[Stored data]

--------

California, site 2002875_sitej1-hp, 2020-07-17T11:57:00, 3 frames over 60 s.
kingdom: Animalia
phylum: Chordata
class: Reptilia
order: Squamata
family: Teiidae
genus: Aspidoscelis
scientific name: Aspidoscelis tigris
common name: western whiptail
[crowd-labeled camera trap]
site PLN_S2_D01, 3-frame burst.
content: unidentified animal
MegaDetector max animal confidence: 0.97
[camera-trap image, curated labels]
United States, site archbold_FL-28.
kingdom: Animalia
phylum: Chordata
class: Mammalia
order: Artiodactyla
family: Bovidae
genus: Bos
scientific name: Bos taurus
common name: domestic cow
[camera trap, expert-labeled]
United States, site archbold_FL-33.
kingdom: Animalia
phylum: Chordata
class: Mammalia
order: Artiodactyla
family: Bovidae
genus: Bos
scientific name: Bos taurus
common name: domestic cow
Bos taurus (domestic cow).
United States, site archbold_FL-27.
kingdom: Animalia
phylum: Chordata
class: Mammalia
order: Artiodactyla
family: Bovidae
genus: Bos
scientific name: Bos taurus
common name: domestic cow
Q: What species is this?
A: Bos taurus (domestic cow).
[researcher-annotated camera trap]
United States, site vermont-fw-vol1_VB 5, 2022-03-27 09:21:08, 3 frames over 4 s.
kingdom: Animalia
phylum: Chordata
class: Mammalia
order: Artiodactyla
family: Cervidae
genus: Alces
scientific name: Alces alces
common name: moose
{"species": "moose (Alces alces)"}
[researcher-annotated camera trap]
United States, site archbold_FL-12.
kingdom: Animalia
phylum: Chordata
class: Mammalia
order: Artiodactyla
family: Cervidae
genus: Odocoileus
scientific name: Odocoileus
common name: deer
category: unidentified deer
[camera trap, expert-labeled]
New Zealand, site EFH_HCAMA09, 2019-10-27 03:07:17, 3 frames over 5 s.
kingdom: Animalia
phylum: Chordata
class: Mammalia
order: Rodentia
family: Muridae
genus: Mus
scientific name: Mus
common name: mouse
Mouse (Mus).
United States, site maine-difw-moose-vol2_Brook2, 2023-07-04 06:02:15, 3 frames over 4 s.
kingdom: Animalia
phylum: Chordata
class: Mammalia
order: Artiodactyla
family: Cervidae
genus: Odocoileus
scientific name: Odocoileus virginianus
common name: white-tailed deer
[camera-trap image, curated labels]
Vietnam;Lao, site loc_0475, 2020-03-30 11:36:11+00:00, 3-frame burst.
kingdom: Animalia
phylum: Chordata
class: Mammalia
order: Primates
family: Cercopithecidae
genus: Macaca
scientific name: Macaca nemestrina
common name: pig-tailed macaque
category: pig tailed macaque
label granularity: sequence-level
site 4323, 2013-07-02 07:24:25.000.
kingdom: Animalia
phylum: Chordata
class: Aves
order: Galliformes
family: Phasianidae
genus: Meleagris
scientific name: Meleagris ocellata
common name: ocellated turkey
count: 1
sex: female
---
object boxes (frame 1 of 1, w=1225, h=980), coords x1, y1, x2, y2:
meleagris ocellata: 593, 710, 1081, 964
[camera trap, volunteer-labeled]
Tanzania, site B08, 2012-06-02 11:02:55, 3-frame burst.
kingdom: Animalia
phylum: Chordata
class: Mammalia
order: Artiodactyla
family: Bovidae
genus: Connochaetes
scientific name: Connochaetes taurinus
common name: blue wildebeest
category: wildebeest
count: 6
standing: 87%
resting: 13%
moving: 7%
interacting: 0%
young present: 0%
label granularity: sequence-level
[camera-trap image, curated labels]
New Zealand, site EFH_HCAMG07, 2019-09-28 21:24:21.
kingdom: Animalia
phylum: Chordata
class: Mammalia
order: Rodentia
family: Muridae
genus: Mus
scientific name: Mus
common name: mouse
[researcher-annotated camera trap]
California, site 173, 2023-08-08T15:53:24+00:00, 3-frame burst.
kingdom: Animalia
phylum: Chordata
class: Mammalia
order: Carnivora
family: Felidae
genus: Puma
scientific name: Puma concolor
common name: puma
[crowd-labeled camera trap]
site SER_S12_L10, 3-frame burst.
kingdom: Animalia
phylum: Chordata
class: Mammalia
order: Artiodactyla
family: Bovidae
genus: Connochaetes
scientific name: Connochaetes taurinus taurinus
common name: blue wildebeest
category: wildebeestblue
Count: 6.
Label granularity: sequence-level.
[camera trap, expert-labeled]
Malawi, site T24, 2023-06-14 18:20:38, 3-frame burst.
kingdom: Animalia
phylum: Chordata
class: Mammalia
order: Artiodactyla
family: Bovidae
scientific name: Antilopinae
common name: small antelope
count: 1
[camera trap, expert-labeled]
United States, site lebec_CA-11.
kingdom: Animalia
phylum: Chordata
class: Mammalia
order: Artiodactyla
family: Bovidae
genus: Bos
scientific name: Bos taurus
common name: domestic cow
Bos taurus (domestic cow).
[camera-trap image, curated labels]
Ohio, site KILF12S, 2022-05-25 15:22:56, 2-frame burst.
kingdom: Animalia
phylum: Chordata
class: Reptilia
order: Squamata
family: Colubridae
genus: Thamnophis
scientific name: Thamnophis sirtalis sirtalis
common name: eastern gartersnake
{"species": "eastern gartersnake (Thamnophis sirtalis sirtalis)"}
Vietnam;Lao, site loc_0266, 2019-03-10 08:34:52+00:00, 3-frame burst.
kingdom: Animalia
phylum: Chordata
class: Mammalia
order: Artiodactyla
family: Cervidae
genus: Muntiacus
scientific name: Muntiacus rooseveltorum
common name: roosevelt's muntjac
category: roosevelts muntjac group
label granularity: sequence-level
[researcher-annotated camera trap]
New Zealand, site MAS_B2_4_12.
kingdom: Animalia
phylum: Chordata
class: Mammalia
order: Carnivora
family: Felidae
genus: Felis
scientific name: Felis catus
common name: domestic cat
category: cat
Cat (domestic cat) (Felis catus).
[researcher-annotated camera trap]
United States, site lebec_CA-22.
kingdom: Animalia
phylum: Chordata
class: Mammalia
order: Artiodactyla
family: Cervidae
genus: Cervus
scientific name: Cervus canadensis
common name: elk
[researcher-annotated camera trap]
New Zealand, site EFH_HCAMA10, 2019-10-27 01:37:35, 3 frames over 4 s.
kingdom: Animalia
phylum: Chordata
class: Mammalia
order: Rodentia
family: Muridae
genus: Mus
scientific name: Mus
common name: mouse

--------

WORK INSTRUCTIONS: Where a line of the entries contains "frames", report that line.

SOLUTION:
California, site 2002875_sitej1-hp, 2020-07-17T11:57:00, 3 frames over 60 s.
United States, site vermont-fw-vol1_VB 5, 2022-03-27 09:21:08, 3 frames over 4 s.
New Zealand, site EFH_HCAMA09, 2019-10-27 03:07:17, 3 frames over 5 s.
United States, site maine-difw-moose-vol2_Brook2, 2023-07-04 06:02:15, 3 frames over 4 s.
New Zealand, site EFH_HCAMA10, 2019-10-27 01:37:35, 3 frames over 4 s.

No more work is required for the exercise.